Russia was adamant sticking to its principles. It blocked the endorsement of the draft resolution – a document of unparalleled cynicism. Now the West is expected to take new steps aimed at undermining the Bosnian Republika Srpska and toppling its leaders. That’s why the discussions have become focused on the referendum to be held by Bosnian Serbs. The West is not bothered by a verdict to be handed down in regard to the court or prosecutor’s office of Bosnia and Herzegovina, but it is upset by the very intent of Milorad Dodik to go straight to people for support.
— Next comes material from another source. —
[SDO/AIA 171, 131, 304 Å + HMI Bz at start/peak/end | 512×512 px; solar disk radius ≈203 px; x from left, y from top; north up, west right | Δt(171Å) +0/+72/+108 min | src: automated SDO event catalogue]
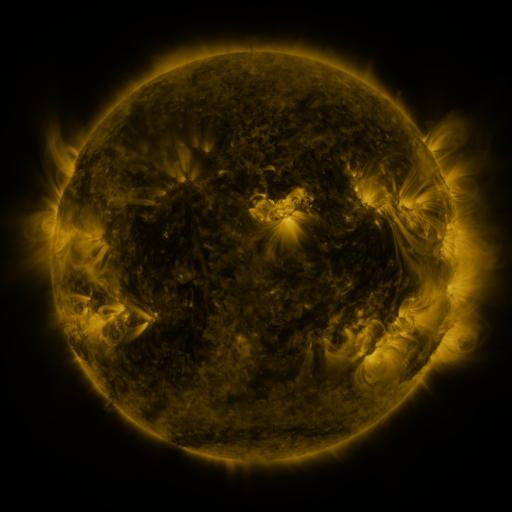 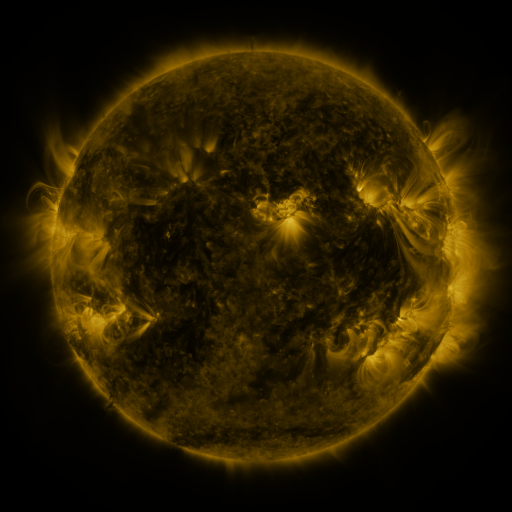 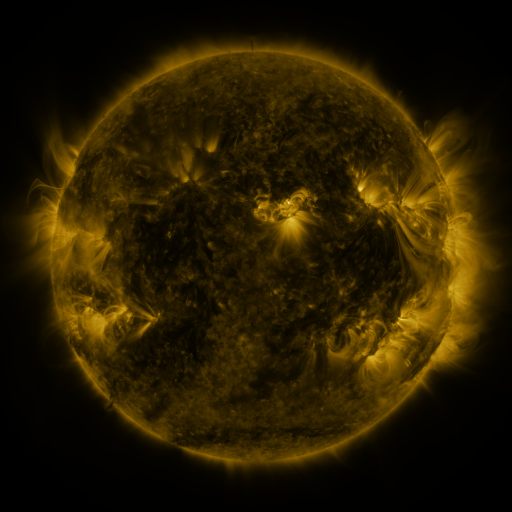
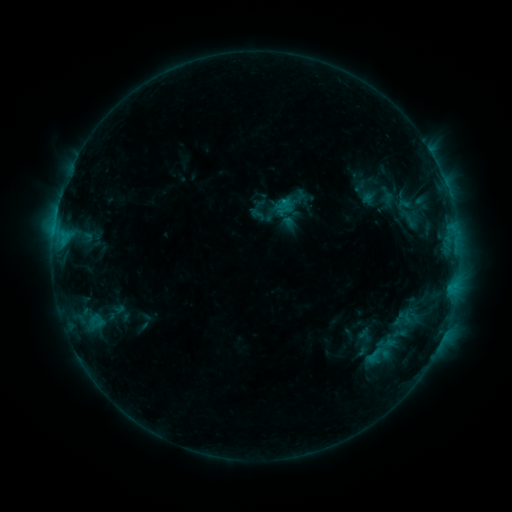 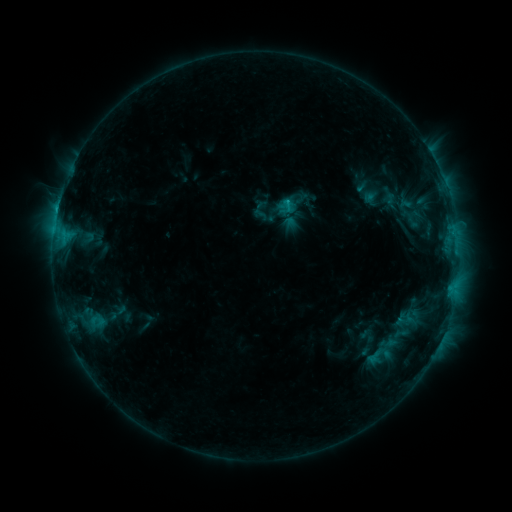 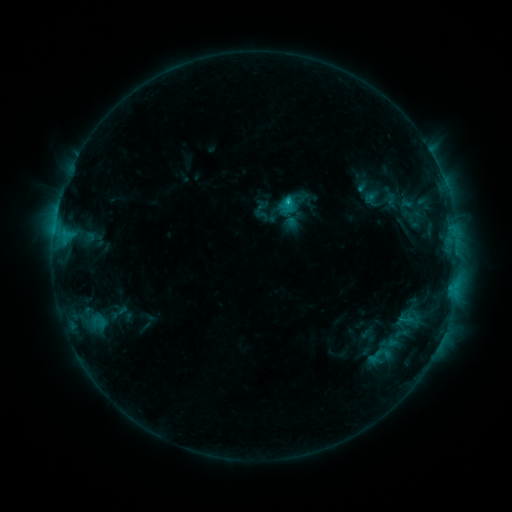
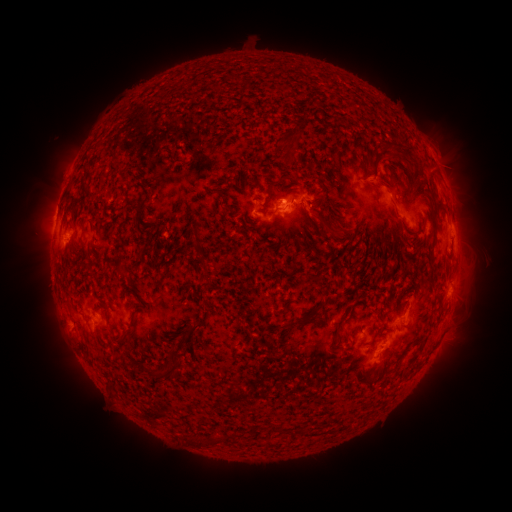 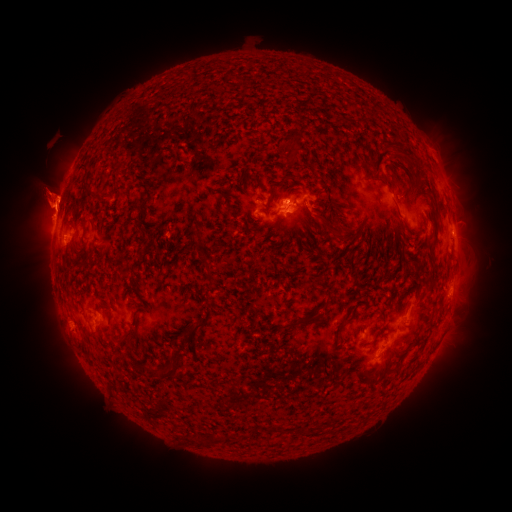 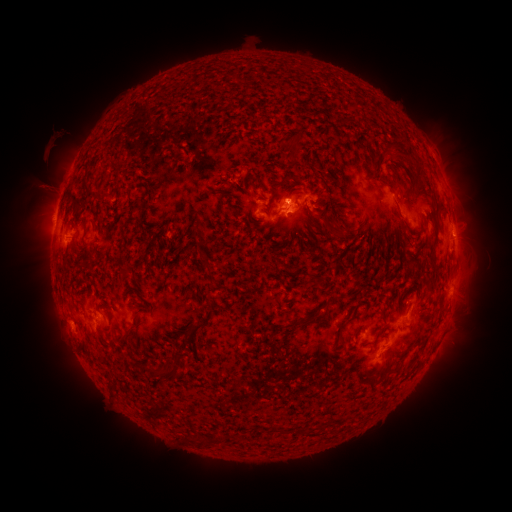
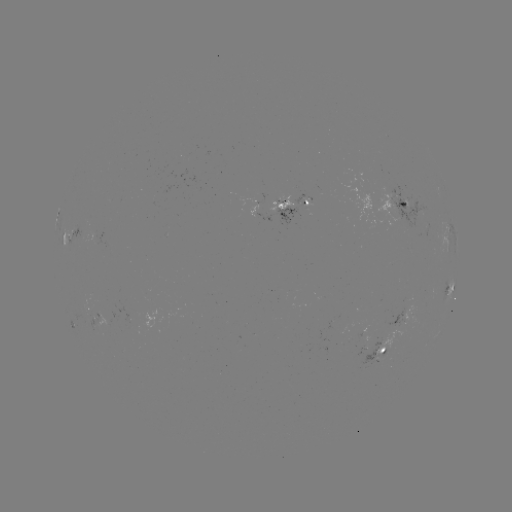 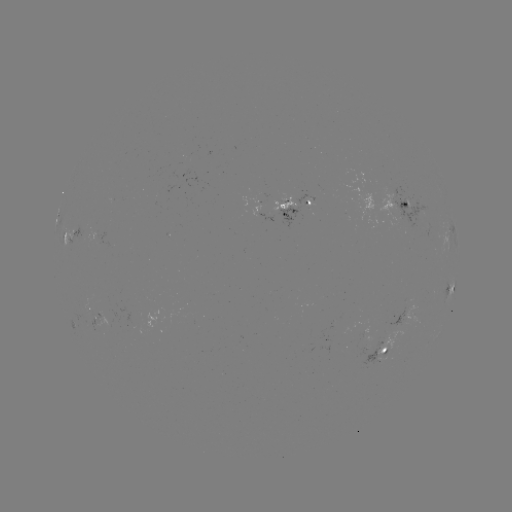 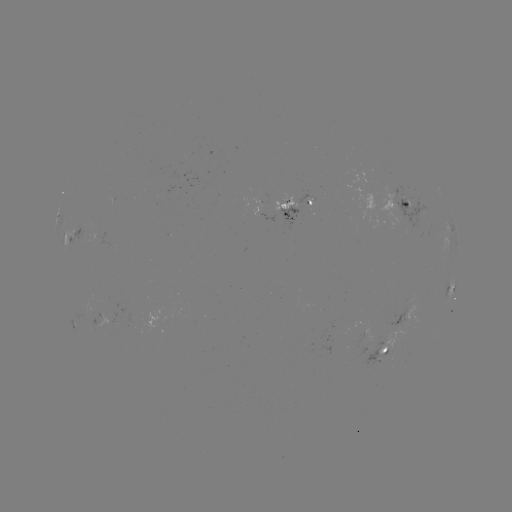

The same way the European Union was shocked by the decision of Greek government to hold a referendum and, what’s even more important, the wide support expressed for the policy implemented by Prime Minister Tsipras.

Serbia is in a difficult situation. Or to be precise – the situation Serbia created itself. It faces a plethora of issues to address, including Kosovo, the European Union and socio-economic problems, but instead of planning its own referendum to ask the opinion of people, Serbian Prime Minister Alexander Vucic tried to persuade Dodik to abandon the idea of plebiscite. The reasons he adduced are very illustrative. According to him, he agrees with the arguments put forward by the President of Republika Srpska but «the price is too high». How come the price could be excessive in case of such a democratic procedure as holding a referendum? The Serbian Premier never explained.

Le Monde has emphasized recently that «The Serbia’s government has taken a surprisingly steep turn towards Europe. Despite the fact that Belgrade has always had close relations with Moscow, Prime Minister Alexander Vucic is evidently leaning towards the West. No matter if he is motivated by convictions or opportunism, this policy may put into doubt the sacred principle of Serbia’s military neutrality».

Wish Serbia would lend an ear to other actors on international scene besides Washington and Brussels. Today the situation in Europe and the world is too complicated to be seen exclusively through the eyes of US government or congressmen.